The Obama Administration estimated that the rules it passed would increase royalty collections by between $71.9 million and $84.9 million. With half of those proceeds passed to states and counties, it is clearly in the best interests of coal communities to maximize royalties from public coal, oil, and gas, because they can only be mined or drilled once. If fossil fuel companies pay less, they cheat coal communities out of money that goes to build and maintain schools, roads, bridges, and other public infrastructure.
If fossil fuel companies pay less, they cheat coal communities out of money that goes to build and maintain schools, roads, bridges, and other public infrastructure.
The Obama rule charged the royalty rate of 12.5% on federally owned coal, which is set in law, on the first arm’s-length sale of the mineral, meaning the first sale between two buyers that were owned by different people. Previously, the royalty rate had been charged on lower priced sales between affiliates of the same company. The Obama-era rule would have likely netted significant funds from exported coal, where the price at which coal changes hands is much higher than the price at the mine mouth. Unfortunately, it was rescinded before it could take effect. Judge Sandra Armstrong of the Northern District of California vacated the Trump Administration’s rescission of the Obama-era rule, effectively reinstating it.

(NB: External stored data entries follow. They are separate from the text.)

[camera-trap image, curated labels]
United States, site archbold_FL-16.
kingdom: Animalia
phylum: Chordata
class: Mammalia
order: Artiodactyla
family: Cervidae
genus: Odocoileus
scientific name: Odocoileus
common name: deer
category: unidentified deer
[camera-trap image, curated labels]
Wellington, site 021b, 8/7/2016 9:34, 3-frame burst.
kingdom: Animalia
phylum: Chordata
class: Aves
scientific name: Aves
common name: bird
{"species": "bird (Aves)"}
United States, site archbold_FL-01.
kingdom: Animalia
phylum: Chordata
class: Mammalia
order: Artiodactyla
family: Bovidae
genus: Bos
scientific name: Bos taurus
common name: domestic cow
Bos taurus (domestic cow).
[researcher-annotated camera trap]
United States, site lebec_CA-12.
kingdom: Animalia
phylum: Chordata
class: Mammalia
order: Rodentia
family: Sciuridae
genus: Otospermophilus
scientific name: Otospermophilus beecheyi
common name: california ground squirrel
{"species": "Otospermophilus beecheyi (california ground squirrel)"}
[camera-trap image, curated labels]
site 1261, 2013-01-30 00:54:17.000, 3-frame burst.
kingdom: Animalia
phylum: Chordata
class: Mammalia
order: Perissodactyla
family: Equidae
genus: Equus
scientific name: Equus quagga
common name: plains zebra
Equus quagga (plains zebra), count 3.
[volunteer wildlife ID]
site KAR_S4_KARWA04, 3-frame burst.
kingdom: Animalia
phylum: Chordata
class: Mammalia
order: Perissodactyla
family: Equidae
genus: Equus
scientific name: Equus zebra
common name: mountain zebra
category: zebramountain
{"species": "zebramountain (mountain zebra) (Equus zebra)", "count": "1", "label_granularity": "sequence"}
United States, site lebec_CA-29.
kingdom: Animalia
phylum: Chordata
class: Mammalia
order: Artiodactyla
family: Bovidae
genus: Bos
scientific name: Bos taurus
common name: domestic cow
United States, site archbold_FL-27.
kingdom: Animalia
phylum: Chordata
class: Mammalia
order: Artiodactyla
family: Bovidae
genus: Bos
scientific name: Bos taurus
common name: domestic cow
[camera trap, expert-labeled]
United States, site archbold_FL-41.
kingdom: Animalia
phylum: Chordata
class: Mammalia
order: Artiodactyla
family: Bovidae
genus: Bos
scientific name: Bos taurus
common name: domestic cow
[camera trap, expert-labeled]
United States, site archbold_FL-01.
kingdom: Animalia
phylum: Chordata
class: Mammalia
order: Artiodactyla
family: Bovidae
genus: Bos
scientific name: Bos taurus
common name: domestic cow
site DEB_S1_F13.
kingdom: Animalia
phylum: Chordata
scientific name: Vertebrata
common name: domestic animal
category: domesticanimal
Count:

WORC partnered with Northern Plains Resource Council, The Wilderness Society, and Natural Resources Defense Council to intervene in the lawsuit challenging the rescission rule filed by the offices of the Attorneys General of California and New Mexico. The court’s ruling relied heavily on our arguments in its finding that the Trump Administration failed to adequately explain why the agency “completely reversed” the position taken on the rule under the Obama Administration, as it rescinded the royalty rules for reasons that the Obama-era agency had already rebutted in passing the rule in the first place.
The government has until the end of May to appeal the ruling, but the government has also declared that the agency that promulgated the rule, the Office of Natural Resources Revenue, will put out a new rule to rewrite the Obama-era rules now in effect.